Neyse, sabah sabah mağaranın dışına çıkanın gördüğü güneşten gözünü kamaştırmasından başka bir şey değil benimki. “Hayat akıp gidiyor işte,” mi demeliyim? Yoksa "zamanın ruhu" diyerek soluk alıp vermeye devam mı etmeli, bilemiyorum. Kırmızı çizgi var tüm mikrofonlarda.
Bu zihnimin allak bulaklığı da nereden çıktı; insan olmanın o kadim cezası mı diyelim, tam da bu yüzden yarım kalmanın ablaklığı mı diyelim, elmayı yiyenin değil de sonrakilerin biteviye çekeceği ceza mı diyelim! Usandım diyeceğim ama, mücadeleyi her zaman yaşamın panzehiri kabul eden bana yakışır mı? Sınıfta başını sağa sola sallyarak her şeyi bilen edasıyla anlatıp duran bir hocanın öyle pes etmesi de neymiş! Böyle düşünce adacıklarında suya düşmeden zıplarken kendi mikrofonumun üzerini çizmek geldi aklıma. Karşılıklı susalım o zaman. Ohh rahatladım şimdi!

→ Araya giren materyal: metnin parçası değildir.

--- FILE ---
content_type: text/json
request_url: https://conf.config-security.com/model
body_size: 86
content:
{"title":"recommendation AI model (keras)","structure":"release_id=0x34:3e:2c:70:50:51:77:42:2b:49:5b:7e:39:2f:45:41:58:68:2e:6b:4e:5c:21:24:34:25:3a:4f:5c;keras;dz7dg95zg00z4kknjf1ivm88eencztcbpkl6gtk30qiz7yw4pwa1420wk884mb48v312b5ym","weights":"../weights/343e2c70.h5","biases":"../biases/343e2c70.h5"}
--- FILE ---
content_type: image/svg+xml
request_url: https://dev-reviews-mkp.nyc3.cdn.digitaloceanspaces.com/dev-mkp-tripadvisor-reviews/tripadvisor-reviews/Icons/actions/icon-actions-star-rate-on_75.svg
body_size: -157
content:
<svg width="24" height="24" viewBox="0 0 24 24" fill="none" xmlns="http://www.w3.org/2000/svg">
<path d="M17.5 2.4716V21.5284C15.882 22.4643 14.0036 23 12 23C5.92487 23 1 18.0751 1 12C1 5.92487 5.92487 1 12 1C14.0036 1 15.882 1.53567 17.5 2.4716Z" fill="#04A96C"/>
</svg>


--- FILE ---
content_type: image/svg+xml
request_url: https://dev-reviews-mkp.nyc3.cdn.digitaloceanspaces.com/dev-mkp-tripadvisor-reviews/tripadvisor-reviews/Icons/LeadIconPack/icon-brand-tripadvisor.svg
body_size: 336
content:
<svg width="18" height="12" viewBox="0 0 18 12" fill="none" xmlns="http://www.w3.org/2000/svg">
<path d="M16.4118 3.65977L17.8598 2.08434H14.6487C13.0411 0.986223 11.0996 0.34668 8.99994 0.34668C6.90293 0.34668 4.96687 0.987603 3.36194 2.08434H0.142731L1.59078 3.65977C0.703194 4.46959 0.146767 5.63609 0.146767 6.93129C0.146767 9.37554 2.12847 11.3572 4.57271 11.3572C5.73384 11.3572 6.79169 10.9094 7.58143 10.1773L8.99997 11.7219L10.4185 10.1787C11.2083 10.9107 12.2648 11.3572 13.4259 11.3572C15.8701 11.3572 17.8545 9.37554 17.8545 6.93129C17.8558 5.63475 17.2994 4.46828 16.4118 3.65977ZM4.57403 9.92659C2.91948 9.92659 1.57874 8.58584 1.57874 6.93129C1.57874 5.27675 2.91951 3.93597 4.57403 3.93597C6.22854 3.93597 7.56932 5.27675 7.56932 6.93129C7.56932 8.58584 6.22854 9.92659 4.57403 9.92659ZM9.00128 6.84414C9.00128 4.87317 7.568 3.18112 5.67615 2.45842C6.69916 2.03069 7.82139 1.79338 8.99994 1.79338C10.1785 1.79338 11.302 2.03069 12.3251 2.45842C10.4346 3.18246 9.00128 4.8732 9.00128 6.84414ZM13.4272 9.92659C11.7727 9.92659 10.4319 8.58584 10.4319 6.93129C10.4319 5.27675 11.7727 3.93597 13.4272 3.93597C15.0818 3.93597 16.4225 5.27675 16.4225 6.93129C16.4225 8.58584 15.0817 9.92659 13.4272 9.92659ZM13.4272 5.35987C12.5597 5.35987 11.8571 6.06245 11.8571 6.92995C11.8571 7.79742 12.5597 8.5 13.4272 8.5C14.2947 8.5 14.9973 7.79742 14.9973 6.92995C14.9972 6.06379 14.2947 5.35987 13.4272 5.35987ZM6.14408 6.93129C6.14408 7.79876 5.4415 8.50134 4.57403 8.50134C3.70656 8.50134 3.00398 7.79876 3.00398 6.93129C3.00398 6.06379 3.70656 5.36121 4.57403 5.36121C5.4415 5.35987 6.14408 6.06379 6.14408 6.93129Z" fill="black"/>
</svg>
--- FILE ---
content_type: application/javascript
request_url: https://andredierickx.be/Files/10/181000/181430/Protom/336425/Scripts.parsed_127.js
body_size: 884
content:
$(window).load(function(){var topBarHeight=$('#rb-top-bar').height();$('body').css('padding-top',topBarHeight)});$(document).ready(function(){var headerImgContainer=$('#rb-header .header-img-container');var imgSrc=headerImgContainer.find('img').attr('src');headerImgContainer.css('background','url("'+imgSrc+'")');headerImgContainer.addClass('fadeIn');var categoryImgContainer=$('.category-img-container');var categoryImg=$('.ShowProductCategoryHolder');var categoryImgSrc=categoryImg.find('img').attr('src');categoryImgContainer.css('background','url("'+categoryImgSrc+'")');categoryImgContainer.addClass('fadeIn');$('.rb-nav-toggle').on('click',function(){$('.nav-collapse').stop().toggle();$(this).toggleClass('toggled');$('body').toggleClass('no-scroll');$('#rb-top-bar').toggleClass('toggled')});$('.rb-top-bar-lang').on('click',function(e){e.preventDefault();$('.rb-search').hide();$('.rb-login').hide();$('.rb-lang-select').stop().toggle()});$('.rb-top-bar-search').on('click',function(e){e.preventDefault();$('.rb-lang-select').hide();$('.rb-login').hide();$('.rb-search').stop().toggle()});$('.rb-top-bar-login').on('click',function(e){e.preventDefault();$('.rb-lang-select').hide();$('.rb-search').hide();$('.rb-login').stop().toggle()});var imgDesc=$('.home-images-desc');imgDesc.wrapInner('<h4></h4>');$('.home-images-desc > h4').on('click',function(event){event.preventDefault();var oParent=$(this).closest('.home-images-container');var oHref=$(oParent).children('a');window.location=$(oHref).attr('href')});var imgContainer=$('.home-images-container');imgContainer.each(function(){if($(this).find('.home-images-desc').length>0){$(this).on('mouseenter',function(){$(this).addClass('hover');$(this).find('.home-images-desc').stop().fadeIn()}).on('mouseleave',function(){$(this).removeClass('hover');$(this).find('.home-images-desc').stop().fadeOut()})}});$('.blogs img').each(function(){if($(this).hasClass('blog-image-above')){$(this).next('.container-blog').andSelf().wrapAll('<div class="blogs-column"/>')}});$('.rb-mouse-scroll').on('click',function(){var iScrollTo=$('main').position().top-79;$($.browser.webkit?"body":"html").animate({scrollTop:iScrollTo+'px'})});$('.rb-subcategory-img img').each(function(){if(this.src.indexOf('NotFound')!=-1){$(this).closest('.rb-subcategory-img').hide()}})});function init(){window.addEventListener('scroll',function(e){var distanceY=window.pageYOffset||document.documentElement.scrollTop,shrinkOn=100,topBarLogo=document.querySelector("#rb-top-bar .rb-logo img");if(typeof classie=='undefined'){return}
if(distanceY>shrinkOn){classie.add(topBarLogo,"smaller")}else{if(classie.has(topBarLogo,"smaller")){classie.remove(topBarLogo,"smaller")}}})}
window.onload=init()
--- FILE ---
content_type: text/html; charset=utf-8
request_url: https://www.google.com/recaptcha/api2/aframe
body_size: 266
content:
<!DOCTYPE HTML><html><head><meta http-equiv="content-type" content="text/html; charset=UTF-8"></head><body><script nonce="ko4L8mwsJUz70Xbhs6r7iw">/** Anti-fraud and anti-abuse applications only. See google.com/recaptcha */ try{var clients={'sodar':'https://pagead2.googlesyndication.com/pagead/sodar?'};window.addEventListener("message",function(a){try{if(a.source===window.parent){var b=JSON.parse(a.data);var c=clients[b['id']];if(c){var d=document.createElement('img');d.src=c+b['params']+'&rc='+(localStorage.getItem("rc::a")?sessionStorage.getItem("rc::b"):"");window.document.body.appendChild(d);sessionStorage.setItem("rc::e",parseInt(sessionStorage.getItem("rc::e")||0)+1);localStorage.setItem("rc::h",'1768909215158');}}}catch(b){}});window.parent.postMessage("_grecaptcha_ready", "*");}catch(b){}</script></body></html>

O halde usandığım şeyleri şimdi şu bizi kandıran ekrana sessizce mırıldanabilirim. Usandım, samimiyetsizlikten usandım, kimseye güvenememekten usandım, her şeyin aleni olmasına karşın kimsenin aldırış etmemesinden usandım, boş ekranlardaki sahte gülüşlerden usandım, betonlaşmaktan usandım, birinin hakkımda ne düşündüğünü düşünmekten usandım, çocukların gülen gözlerine bakınca onları kötü bir geleceğin beklediğini hayal etmekten usandım, geçmiş ile gelecek arasında kalıp anı kaçırmaktan usandım, ölümlerden hele ki zamansız olanlarından usandım, doğaya ait olamamaktan usandım, hesap yapmaktan usandım sonra borçlanmaktan, kimsesiz kimsesiz içine ağlamaktan usandım, bir de delice yağan kardan sonra güneşin bu güzelliği vıcık vıcık etmesinden usandım. Usandım. Usan… Zihnimin ampulu patlak karanlık odasındaki ıvır zıvırı dışarıya atmak, ne güzel!
Ben bu ruh halimle Anadolu Bilgeliği konusunu nasıl anlatayım şimdi! “Sevelim sevilelim bu dünya kimseye kalmaz.” Yok olmaz bu modda değilim. Mikrofonun çizgisini kaldırdım:
“Gençler dersimizi başka bir güne erteliyorum.”